La Chine renforce son emprise sur les routes du cuivre africain. Avec la relance d'une ligne ferroviaire stratégique entre la Zambie et la Tanzanie, Pékin ne se contente plus de financer des infrastructures : il cherche désormais à contrôler toute la chaîne d'exportation, de la mine jusqu'au port. Un projet à plus d'un milliard de dollars, au coeur d'une rivalité croissante avec les Occidentaux pour l'accès aux métaux critiques.

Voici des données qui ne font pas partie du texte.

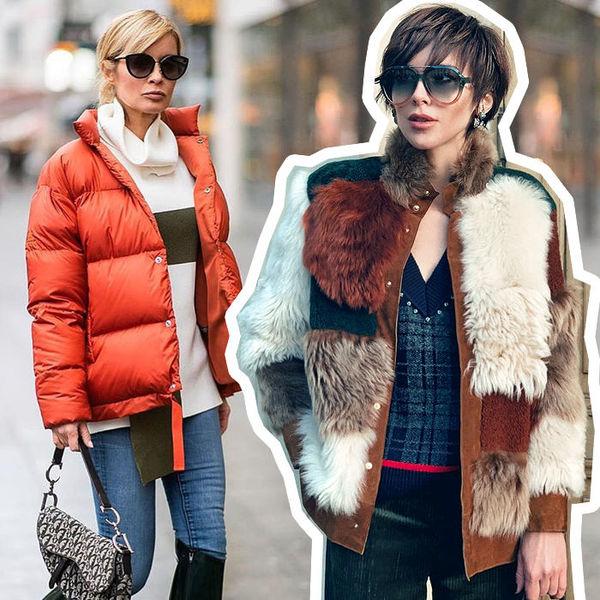 Модные куртки для тех, кому …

Du cuivre extrait en Afrique, transporté par des entreprises chinoises, puis expédié sur des navires chinois. Avec la rénovation du chemin de fer Tazara, Pékin franchit une nouvelle étape : celle de l'intégration complète de la chaîne logistique. Autour de ce projet à 1,2 milliard de dollars, on retrouve les géants miniers CMOC et Zijin, le groupe maritime Cosco, et des acteurs du transport déjà bien implantés sur le terrain.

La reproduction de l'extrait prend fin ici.